- TASK -
Reproduce only the lines below from the line containing "Rapporto sodio/cloro nella" to the line containing "Widespread Watches all", exactly as written, with both end lines kept. Omit the pictures.

- DATA SECTION -
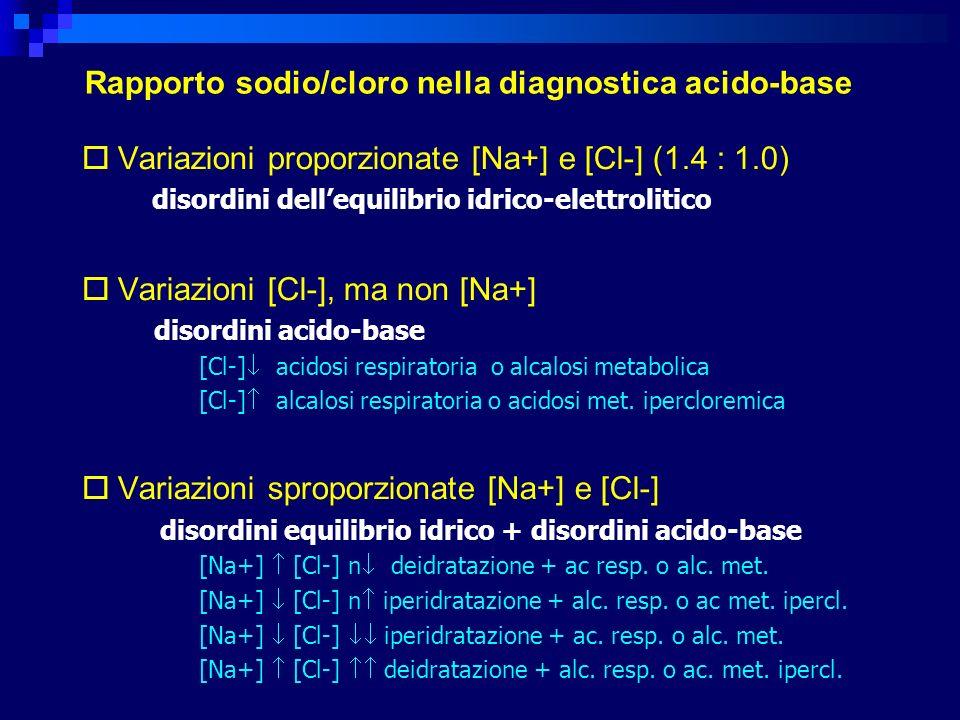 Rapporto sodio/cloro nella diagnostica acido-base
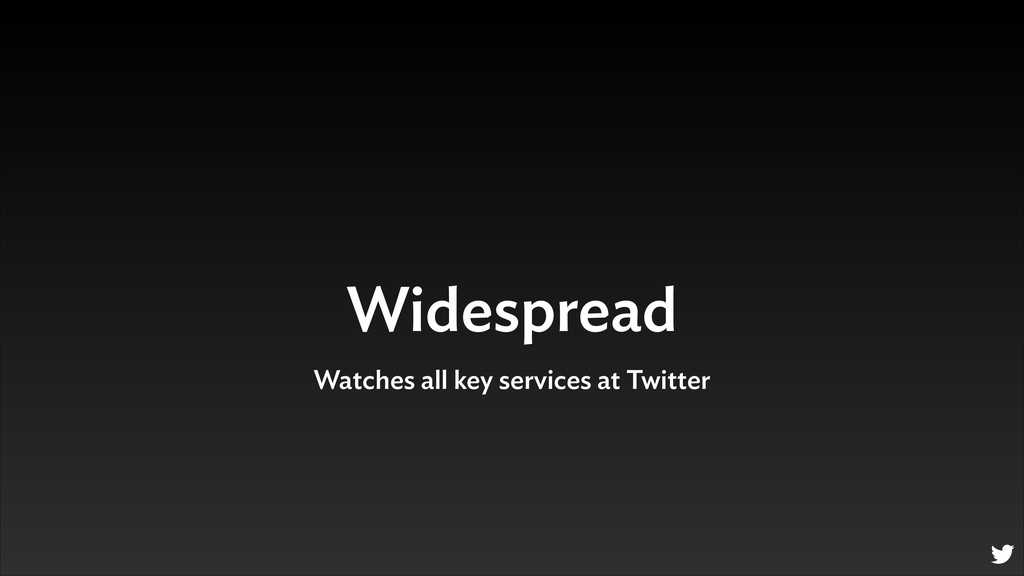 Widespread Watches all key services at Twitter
...
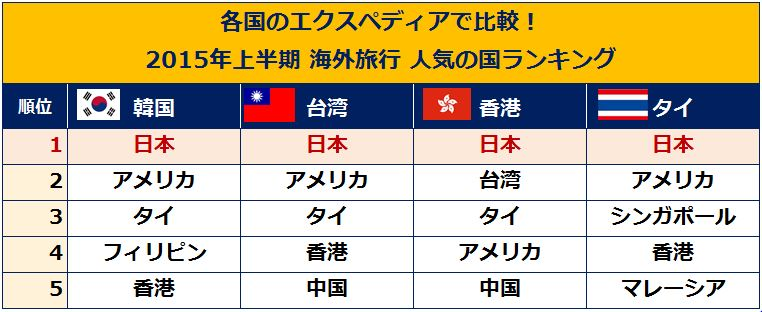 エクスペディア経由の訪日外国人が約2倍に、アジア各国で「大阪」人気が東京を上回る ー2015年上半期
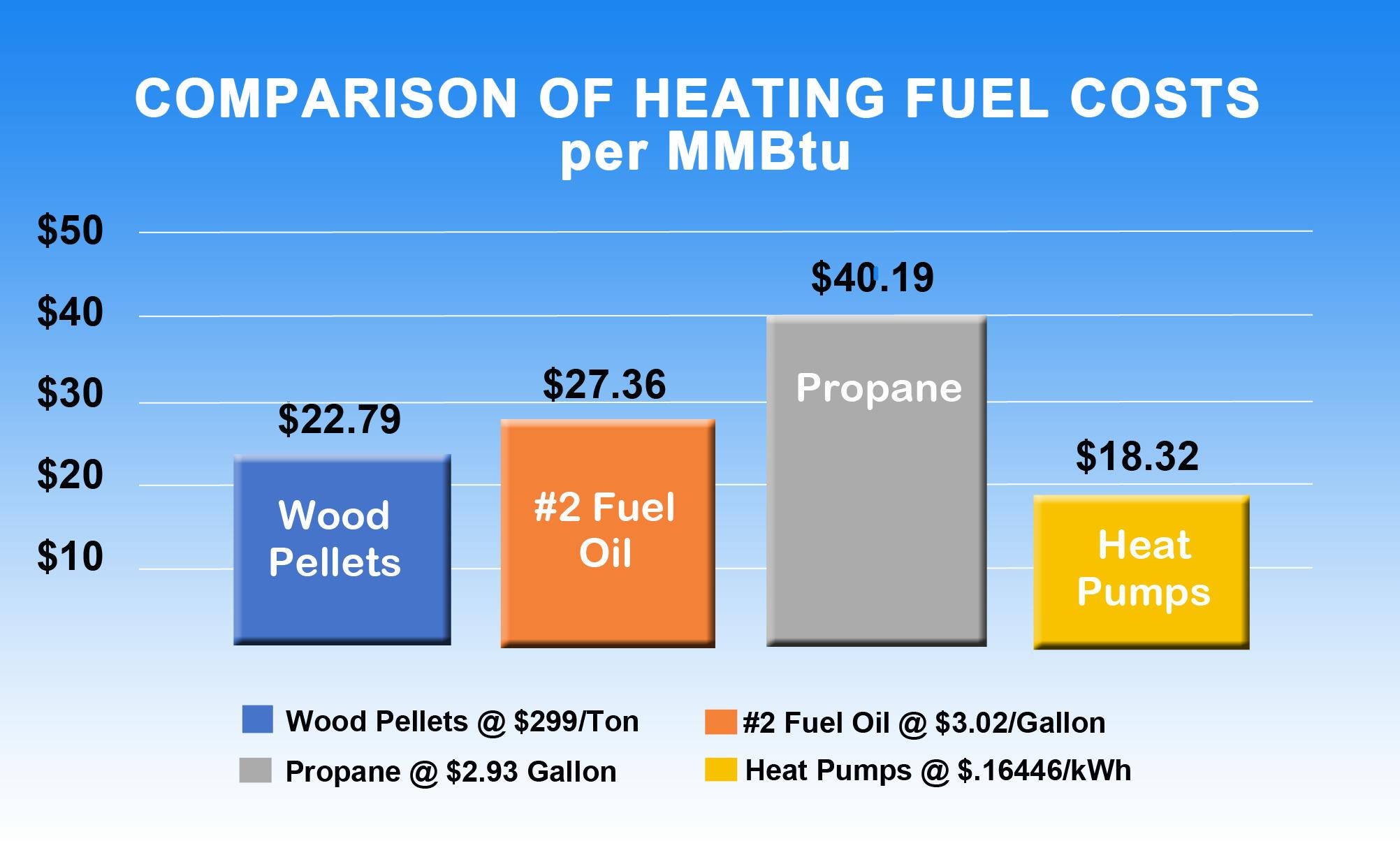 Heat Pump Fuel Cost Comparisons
==
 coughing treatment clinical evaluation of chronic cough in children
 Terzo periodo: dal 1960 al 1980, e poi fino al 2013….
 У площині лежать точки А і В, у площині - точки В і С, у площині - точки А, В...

- YOUR SOLUTION -
 Rapporto sodio/cloro nella diagnostica acido-base
 Widespread Watches all key services at Twitter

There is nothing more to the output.